• **EXERCISE MATERIAL**:
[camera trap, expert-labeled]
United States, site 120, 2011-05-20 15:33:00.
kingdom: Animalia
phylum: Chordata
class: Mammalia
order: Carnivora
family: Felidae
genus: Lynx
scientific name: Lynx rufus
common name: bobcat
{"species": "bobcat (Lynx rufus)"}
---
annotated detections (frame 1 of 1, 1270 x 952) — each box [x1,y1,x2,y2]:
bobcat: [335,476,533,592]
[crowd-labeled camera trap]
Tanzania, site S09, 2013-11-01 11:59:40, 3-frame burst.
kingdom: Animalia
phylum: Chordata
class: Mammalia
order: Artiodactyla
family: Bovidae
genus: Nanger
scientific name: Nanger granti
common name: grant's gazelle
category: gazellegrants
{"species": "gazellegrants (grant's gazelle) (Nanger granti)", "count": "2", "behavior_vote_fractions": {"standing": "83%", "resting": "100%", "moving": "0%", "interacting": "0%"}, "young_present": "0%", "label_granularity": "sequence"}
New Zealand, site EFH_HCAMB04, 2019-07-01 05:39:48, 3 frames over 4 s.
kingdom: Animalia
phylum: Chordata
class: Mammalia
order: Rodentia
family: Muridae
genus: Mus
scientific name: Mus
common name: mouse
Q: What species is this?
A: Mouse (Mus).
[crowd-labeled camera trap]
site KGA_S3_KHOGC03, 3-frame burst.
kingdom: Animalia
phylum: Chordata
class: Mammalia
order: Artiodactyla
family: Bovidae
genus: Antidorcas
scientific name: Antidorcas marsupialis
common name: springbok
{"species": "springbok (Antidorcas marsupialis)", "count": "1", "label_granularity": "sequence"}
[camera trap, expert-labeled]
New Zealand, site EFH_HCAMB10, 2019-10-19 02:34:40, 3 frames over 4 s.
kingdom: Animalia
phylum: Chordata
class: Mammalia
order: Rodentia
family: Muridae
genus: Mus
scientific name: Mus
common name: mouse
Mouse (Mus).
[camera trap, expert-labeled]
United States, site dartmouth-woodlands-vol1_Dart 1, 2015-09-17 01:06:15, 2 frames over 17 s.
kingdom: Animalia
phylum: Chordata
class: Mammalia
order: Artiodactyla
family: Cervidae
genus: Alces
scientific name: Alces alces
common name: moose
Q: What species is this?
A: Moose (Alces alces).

• **PROBLEM REQUIREMENTS**:
Down to the last line, repeat the data exactly.

• **RESPONSE TO THIS EXERCISE**:
[camera trap, expert-labeled]
United States, site 120, 2011-05-20 15:33:00.
kingdom: Animalia
phylum: Chordata
class: Mammalia
order: Carnivora
family: Felidae
genus: Lynx
scientific name: Lynx rufus
common name: bobcat
{"species": "bobcat (Lynx rufus)"}
---
annotated detections (frame 1 of 1, 1270 x 952) — each box [x1,y1,x2,y2]:
bobcat: [335,476,533,592]
[crowd-labeled camera trap]
Tanzania, site S09, 2013-11-01 11:59:40, 3-frame burst.
kingdom: Animalia
phylum: Chordata
class: Mammalia
order: Artiodactyla
family: Bovidae
genus: Nanger
scientific name: Nanger granti
common name: grant's gazelle
category: gazellegrants
{"species": "gazellegrants (grant's gazelle) (Nanger granti)", "count": "2", "behavior_vote_fractions": {"standing": "83%", "resting": "100%", "moving": "0%", "interacting": "0%"}, "young_present": "0%", "label_granularity": "sequence"}
New Zealand, site EFH_HCAMB04, 2019-07-01 05:39:48, 3 frames over 4 s.
kingdom: Animalia
phylum: Chordata
class: Mammalia
order: Rodentia
family: Muridae
genus: Mus
scientific name: Mus
common name: mouse
Q: What species is this?
A: Mouse (Mus).
[crowd-labeled camera trap]
site KGA_S3_KHOGC03, 3-frame burst.
kingdom: Animalia
phylum: Chordata
class: Mammalia
order: Artiodactyla
family: Bovidae
genus: Antidorcas
scientific name: Antidorcas marsupialis
common name: springbok
{"species": "springbok (Antidorcas marsupialis)", "count": "1", "label_granularity": "sequence"}
[camera trap, expert-labeled]
New Zealand, site EFH_HCAMB10, 2019-10-19 02:34:40, 3 frames over 4 s.
kingdom: Animalia
phylum: Chordata
class: Mammalia
order: Rodentia
family: Muridae
genus: Mus
scientific name: Mus
common name: mouse
Mouse (Mus).
[camera trap, expert-labeled]
United States, site dartmouth-woodlands-vol1_Dart 1, 2015-09-17 01:06:15, 2 frames over 17 s.
kingdom: Animalia
phylum: Chordata
class: Mammalia
order: Artiodactyla
family: Cervidae
genus: Alces
scientific name: Alces alces
common name: moose
Q: What species is this?
A: Moose (Alces alces).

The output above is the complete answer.